═══ Отрывок ═══

Я говорил, вернее, уже кричал, что машина сгорела, повторяя одно и то же, пока в комнату не вошел моложавый полковник. Капитан тут же принял стойку "смирно". Я понял, что пришел его начальник.
— Лейтенант, если вы правы, вас никто не обидит. Успокойтесь и расскажите, что произошло вчера. Толково, я объяснил, что случилось.
— Чья сводка о танке? — спросил он капитана.
— Авиационного разведывательного корректировщика, товарищ полковник!
— Проверить! Возьмите лейтенанта, солдата из службы охраны и проверьте лично, на передовой.
Вечером того же дня капитан, я (мне вернули только погоны и ремень) и сержант с автоматом двинулись по уже пройденному мною маршруту к передовой. Прибыв в расположение знакомой стрелковой роты, переговорив с командиром и его бойцами, капитан из "СМЕРША" понял свою ошибку. Но мои обвинения, видимо, здорово задели его самолюбие. Он все-таки решил проползти ночью по наспех расчищенному от мин коридору на нейтральную полосу и лично в бинокль рассмотреть танк.
Поползли вместе. Перед этим кто-то предложил привязать к ноге каждого крепкую альпинистскую верёвку, чтобы с её помощью, если потребуется, быстро затянуть капитана и меня обратно в траншею. Так и сделали.
Несмотря на сумрачный рассвет, в бинокль хорошо было видно вывалившееся днище танка, стоявшие вкось катки машины, порванные гусеницы. Надо было возвращаться. Капитан дернул свою веревку, его тут же поволокли в траншею. Дернул веревку и я. Широкий кирзовый сапог соскочил с ноги и уехал вслед за капитаном.

═══ Исходные строки ═══

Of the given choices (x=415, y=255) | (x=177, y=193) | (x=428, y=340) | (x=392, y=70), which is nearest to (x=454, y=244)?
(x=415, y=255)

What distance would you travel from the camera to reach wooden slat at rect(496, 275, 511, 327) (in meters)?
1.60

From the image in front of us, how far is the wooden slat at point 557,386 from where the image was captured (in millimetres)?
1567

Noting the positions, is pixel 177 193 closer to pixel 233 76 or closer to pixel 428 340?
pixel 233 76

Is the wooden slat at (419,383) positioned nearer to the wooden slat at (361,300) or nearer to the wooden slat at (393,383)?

═══
═══ Исходные строки ═══

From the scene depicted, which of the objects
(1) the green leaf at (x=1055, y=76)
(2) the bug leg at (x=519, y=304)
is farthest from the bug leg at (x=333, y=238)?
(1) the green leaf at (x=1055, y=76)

═══

**Задания:**
#1 Что, по словам отрывка, решили привязать к ноге каждого перед тем, как ползти на нейтральную полосу?
#2 Определите, соответствуют ли отрывку следующие утверждения, и подтвердите каждый ответ точной цитатой из него:
(а) сводка о танке поступила от авиационного разведывательного корректировщика;
(б) капитан решил проползти на нейтральную полосу днём;
(в) лейтенанту перед выходом к передовой вернули всё отобранное.

**Ответы к заданиям:**
#1 Крепкую альпинистскую верёвку.

#2
(а) Да: «Авиационного разведывательного корректировщика, товарищ полковник!»
(б) Нет: «Он все-таки решил проползти ночью».
(в) Нет: «мне вернули только погоны и ремень».